[Extracted records]

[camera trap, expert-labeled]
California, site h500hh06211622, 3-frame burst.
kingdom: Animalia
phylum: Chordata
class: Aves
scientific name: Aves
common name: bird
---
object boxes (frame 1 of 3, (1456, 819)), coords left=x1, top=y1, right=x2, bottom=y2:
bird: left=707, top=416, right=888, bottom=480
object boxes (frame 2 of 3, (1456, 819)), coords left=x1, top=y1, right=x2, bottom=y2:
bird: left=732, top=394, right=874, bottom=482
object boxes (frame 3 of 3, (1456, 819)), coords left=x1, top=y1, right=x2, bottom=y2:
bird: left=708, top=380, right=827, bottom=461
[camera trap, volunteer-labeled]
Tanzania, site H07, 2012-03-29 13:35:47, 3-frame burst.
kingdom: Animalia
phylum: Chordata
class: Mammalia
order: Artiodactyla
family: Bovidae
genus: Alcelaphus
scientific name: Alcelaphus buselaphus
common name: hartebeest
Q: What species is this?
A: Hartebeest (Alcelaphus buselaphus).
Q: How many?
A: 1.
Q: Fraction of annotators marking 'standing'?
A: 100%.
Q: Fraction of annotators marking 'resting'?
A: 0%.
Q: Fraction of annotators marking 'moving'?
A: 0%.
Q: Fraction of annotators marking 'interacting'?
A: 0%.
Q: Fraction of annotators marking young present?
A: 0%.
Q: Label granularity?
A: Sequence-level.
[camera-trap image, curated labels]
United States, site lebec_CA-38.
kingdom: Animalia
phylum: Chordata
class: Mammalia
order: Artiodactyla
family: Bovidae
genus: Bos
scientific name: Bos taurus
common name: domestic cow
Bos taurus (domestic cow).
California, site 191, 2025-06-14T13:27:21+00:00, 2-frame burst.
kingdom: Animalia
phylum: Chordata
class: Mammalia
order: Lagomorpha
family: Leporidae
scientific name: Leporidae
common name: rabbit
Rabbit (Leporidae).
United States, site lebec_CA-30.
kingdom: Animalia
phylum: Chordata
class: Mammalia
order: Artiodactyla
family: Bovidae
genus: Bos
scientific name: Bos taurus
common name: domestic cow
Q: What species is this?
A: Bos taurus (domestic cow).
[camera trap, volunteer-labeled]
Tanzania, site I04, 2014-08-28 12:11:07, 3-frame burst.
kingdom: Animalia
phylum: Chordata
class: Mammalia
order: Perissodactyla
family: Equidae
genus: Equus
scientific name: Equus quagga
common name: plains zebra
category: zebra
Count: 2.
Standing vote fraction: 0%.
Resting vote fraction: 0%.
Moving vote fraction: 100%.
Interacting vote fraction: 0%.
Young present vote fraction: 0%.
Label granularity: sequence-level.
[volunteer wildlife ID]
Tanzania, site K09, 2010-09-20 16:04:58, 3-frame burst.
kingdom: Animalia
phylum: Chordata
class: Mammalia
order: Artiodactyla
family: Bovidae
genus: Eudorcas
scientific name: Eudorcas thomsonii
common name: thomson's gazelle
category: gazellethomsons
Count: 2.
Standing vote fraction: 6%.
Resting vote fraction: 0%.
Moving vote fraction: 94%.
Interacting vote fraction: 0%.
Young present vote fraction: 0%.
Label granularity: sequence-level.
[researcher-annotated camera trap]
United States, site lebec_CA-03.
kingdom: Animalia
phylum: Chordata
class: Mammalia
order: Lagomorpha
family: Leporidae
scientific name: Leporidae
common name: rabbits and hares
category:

■ WHAT IS EXPECTED:
In this exercise, repeat all entries exactly.

■ EXPECTED ANSWER:
[camera trap, expert-labeled]
California, site h500hh06211622, 3-frame burst.
kingdom: Animalia
phylum: Chordata
class: Aves
scientific name: Aves
common name: bird
---
object boxes (frame 1 of 3, (1456, 819)), coords left=x1, top=y1, right=x2, bottom=y2:
bird: left=707, top=416, right=888, bottom=480
object boxes (frame 2 of 3, (1456, 819)), coords left=x1, top=y1, right=x2, bottom=y2:
bird: left=732, top=394, right=874, bottom=482
object boxes (frame 3 of 3, (1456, 819)), coords left=x1, top=y1, right=x2, bottom=y2:
bird: left=708, top=380, right=827, bottom=461
[camera trap, volunteer-labeled]
Tanzania, site H07, 2012-03-29 13:35:47, 3-frame burst.
kingdom: Animalia
phylum: Chordata
class: Mammalia
order: Artiodactyla
family: Bovidae
genus: Alcelaphus
scientific name: Alcelaphus buselaphus
common name: hartebeest
Q: What species is this?
A: Hartebeest (Alcelaphus buselaphus).
Q: How many?
A: 1.
Q: Fraction of annotators marking 'standing'?
A: 100%.
Q: Fraction of annotators marking 'resting'?
A: 0%.
Q: Fraction of annotators marking 'moving'?
A: 0%.
Q: Fraction of annotators marking 'interacting'?
A: 0%.
Q: Fraction of annotators marking young present?
A: 0%.
Q: Label granularity?
A: Sequence-level.
[camera-trap image, curated labels]
United States, site lebec_CA-38.
kingdom: Animalia
phylum: Chordata
class: Mammalia
order: Artiodactyla
family: Bovidae
genus: Bos
scientific name: Bos taurus
common name: domestic cow
Bos taurus (domestic cow).
California, site 191, 2025-06-14T13:27:21+00:00, 2-frame burst.
kingdom: Animalia
phylum: Chordata
class: Mammalia
order: Lagomorpha
family: Leporidae
scientific name: Leporidae
common name: rabbit
Rabbit (Leporidae).
United States, site lebec_CA-30.
kingdom: Animalia
phylum: Chordata
class: Mammalia
order: Artiodactyla
family: Bovidae
genus: Bos
scientific name: Bos taurus
common name: domestic cow
Q: What species is this?
A: Bos taurus (domestic cow).
[camera trap, volunteer-labeled]
Tanzania, site I04, 2014-08-28 12:11:07, 3-frame burst.
kingdom: Animalia
phylum: Chordata
class: Mammalia
order: Perissodactyla
family: Equidae
genus: Equus
scientific name: Equus quagga
common name: plains zebra
category: zebra
Count: 2.
Standing vote fraction: 0%.
Resting vote fraction: 0%.
Moving vote fraction: 100%.
Interacting vote fraction: 0%.
Young present vote fraction: 0%.
Label granularity: sequence-level.
[volunteer wildlife ID]
Tanzania, site K09, 2010-09-20 16:04:58, 3-frame burst.
kingdom: Animalia
phylum: Chordata
class: Mammalia
order: Artiodactyla
family: Bovidae
genus: Eudorcas
scientific name: Eudorcas thomsonii
common name: thomson's gazelle
category: gazellethomsons
Count: 2.
Standing vote fraction: 6%.
Resting vote fraction: 0%.
Moving vote fraction: 94%.
Interacting vote fraction: 0%.
Young present vote fraction: 0%.
Label granularity: sequence-level.
[researcher-annotated camera trap]
United States, site lebec_CA-03.
kingdom: Animalia
phylum: Chordata
class: Mammalia
order: Lagomorpha
family: Leporidae
scientific name: Leporidae
common name: rabbits and hares
category:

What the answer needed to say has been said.